-- STATED EXERCISE A --
Duplicate the part of the bike theft thread between "I know its 100%" and "of the universe.", inclusive.
-- STATED EXERCISE B --
In the bike theft thread, how long did the poster who emailed the Chief wait for a personal reply?
===== SELECTED EXTRACT
You can email the Wilmette Police Department staff here.

>>Reply by h' 1 hour ago

>>Good reminder that we do want to have something on bike theft at the swap.

>>30-minute presentation?

>>Table with some sort of option to quasi-register your bike on the spot?

 

Howard, et al : At one of charity the bike washes this summer (at S & G's) there was a guy (chainlinker) doing on the spot registration. Can't remember his hame, maybe Joe Sak knows or he is reading this ?

 

DB

 

 

My e-mail to the Chief in Wilmette has been sent. But anything positive sent is a good thing. Shows that it's of greater community interest and something they should continue to pay attention to ;-) LOVE that Kenny got picked up again.

As an aside, I emailed the Chief and had a personal reply in less than a half hour.

I know its 100% unrealistic both budget and personnel wise, but I can't help but think that when thieves think there is even the remote chance the are being watched that it might serve as some sort of deterrent. However, as a regular visitor to the stolen bike registry, it seems that there's a fair share of surveillance video of people walking off with bikes completely undeterred by the thought that someone saw them. <shrug>

Good points Cameron! I forget that downtown Chicago is not really the center of the universe.

Thanks for emailing the Chief everyone! I plan to do the same. If the pizza fund happens I'm definitely willing to contribute.

This is excellent. I know from my contacts at UIC police department that their superiors are not always as enthusiastic about devoting time and resources to bike theft as they happen to be.

Cameron Puetz said:

After reading the Wilmette PD's website on sending compliments and complaints, it sounds like writing the Chief is a good idea. Even though none of the involved officers are named, it's a small enough department that any praise should get to the right people.

 

http://www.wilmette.com/departments/police/complimentscomplaints.aspx

 

Cameron Puetz said:

The problem with both of those venues is that they're in the city. I'm not sure you'd get a Wilmette detective to drive in for either one to accept an award. Although if they were already downtown for court they might step outside for the bike to work rally. The best thing you could do for them is something public in Wilmette, like an open letter to the police chief and mayor. Or call internal affairs with a compliment, since all they normally get are complaints, a compliment is likely to get noticed.
==========
===== RECORDS SUPPLIED
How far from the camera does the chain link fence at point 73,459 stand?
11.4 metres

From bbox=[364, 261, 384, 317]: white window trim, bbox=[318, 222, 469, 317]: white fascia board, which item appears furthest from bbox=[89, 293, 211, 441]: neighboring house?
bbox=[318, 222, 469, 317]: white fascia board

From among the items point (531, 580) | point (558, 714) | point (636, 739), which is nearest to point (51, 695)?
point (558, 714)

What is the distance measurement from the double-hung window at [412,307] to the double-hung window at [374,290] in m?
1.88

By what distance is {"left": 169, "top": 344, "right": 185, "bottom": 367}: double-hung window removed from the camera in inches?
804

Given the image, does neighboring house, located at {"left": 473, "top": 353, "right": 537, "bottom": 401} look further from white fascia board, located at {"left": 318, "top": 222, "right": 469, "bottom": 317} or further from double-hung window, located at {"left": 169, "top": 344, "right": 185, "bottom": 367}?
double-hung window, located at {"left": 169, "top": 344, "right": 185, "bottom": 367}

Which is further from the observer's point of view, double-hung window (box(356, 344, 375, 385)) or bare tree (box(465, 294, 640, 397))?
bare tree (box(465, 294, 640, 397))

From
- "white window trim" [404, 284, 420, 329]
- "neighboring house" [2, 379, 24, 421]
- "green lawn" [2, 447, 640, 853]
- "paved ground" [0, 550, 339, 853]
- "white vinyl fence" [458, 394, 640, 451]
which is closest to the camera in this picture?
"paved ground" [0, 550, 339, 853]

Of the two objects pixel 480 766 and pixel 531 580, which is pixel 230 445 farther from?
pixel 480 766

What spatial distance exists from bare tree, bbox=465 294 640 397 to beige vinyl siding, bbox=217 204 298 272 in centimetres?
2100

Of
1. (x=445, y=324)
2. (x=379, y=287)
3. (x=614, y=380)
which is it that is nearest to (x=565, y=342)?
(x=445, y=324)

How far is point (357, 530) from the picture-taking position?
==========
-- WORKED SOLUTION A --
I know its 100% unrealistic both budget and personnel wise, but I can't help but think that when thieves think there is even the remote chance the are being watched that it might serve as some sort of deterrent. However, as a regular visitor to the stolen bike registry, it seems that there's a fair share of surveillance video of people walking off with bikes completely undeterred by the thought that someone saw them. <shrug>

Good points Cameron! I forget that downtown Chicago is not really the center of the universe.

-- WORKED SOLUTION B --
Less than a half hour.